A simple way to get a nicely formatted table from a pandas dataframe:

displayHTML(df.to_html())

to_html has some parameters you can control the output with. If you want something less basic, try out this code that I wrote that adds scrolling and some control over the column widths (including index columns, unlike to_html). YMMV, and this might stop working if pandas changes the output of to_html.

def display_pd(df, height=300, column_widths=None, column_units='px'):
  """
  Display pandas dataframe in databricks
  @param df: the Pandas dataframe to display
  @param height: the height in pixels of the table to display
  @param column_widths: specify individual column widths as a list.

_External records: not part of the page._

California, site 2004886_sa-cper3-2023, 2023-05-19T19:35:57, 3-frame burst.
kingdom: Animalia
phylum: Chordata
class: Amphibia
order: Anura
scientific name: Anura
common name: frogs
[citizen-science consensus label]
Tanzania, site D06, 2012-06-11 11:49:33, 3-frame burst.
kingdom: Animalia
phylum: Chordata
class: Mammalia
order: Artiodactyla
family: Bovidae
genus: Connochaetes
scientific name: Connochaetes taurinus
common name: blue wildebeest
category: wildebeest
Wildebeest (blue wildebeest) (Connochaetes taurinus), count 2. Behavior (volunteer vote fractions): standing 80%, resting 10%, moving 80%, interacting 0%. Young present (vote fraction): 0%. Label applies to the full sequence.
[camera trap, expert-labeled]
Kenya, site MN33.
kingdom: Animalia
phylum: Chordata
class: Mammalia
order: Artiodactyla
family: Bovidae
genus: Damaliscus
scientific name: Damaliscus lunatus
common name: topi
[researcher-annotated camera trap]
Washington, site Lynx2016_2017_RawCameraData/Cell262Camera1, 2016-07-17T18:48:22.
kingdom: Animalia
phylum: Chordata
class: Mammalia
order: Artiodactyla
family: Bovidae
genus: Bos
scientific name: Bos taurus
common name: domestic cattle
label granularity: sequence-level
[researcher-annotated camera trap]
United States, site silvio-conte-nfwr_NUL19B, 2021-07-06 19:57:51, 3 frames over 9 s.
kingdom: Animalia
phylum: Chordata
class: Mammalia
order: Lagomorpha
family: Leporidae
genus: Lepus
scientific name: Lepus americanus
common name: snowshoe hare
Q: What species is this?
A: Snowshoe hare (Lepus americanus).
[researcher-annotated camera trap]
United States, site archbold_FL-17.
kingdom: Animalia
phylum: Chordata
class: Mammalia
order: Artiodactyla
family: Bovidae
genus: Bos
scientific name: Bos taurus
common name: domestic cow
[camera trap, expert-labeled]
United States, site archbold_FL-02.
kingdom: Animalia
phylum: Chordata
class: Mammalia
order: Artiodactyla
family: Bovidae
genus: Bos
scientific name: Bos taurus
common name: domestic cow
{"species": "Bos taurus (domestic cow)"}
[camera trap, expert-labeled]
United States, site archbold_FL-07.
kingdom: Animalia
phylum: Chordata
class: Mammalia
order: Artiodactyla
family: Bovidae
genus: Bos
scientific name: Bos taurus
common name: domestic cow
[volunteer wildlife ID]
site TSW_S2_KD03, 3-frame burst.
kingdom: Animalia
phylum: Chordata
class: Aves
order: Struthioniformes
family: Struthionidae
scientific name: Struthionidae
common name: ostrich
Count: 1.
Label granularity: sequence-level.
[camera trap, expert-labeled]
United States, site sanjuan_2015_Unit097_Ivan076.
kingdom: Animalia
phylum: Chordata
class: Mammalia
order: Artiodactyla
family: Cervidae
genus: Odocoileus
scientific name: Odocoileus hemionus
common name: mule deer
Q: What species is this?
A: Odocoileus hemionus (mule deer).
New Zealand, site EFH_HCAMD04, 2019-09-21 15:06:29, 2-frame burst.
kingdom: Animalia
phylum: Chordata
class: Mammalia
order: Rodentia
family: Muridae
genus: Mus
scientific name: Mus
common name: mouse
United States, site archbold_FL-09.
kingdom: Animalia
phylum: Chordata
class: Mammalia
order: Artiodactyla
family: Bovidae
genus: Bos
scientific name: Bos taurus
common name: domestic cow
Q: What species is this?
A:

If not specified, the columns are sized proportionate to the maximum length of data in each column
    Can be shorter than the total number of columns, the remaining columns will take up the reamining space proportionately
    To specify mixed CSS units, pass a list of string widths with the CSS units included, and set column_units to the empty string
  @param column_units: the CSS units of the widths passed in
  """
  import pandas as pd
 
  if not column_widths:
    # proportional widths
    import numpy as np
    len_v = np.vectorize(len)
    lengths = len_v(df.reset_index().values.astype(str)).max(axis=0)
    total = np.sum(lengths)
    column_widths = np.trunc(lengths*100/total)
    column_units='%'
  
  widths = []
  for i, c in enumerate(column_widths):
    widths.append(f'''.display_pd_table thead th:nth-child({i+1}) {{width: {c}{column_units};}}''')
    
  html = f'''
<style>
.display_pd_container {{height: {height}px; width: 100%; overflow: auto;}}
.display_pd_table {{position: sticky; top: 0; width: 100%;}}
.display_pd_table td {{overflow: hidden;}}
.display_pd_table th {{overflow: hidden; vertical-align: top;}}
{chr(10).join(widths)}
.display_pd_table thead {{position: -webkit-sticky; position: sticky; top: 0px; z-index: 100; background-color: rgb(255, 255, 255);}}
</style> 
<div class="display_pd_container">{df.to_html(classes='display_pd_table')}</div>'''
  
  displayHTML(html)

then simply call:

display_pd(df)

Performance:

I don't recommend calling this on a huge dataframe.

  • Doing this:
display(spark.createDataFrame(df))

took 4.64 minutes to display 74 rows (lots of overhead passing the data to worker nodes then collecting them again, just for display).

  • Using the display_pd method, the same rows are displayed in 0.03 seconds.

  • Using displayHTML(df.to_html()), results are displayed in 0.02 seconds.
Welcome to Databricks Community: Lets learn, network and celebrate together

Join our fast-growing data practitioner and expert community of 80K+ members, ready to discover, help and collaborate together while making meaningful connections. 

Click here to register and join today! 

Engage in exciting technical discussions, join a group with your peers and meet our Featured Members.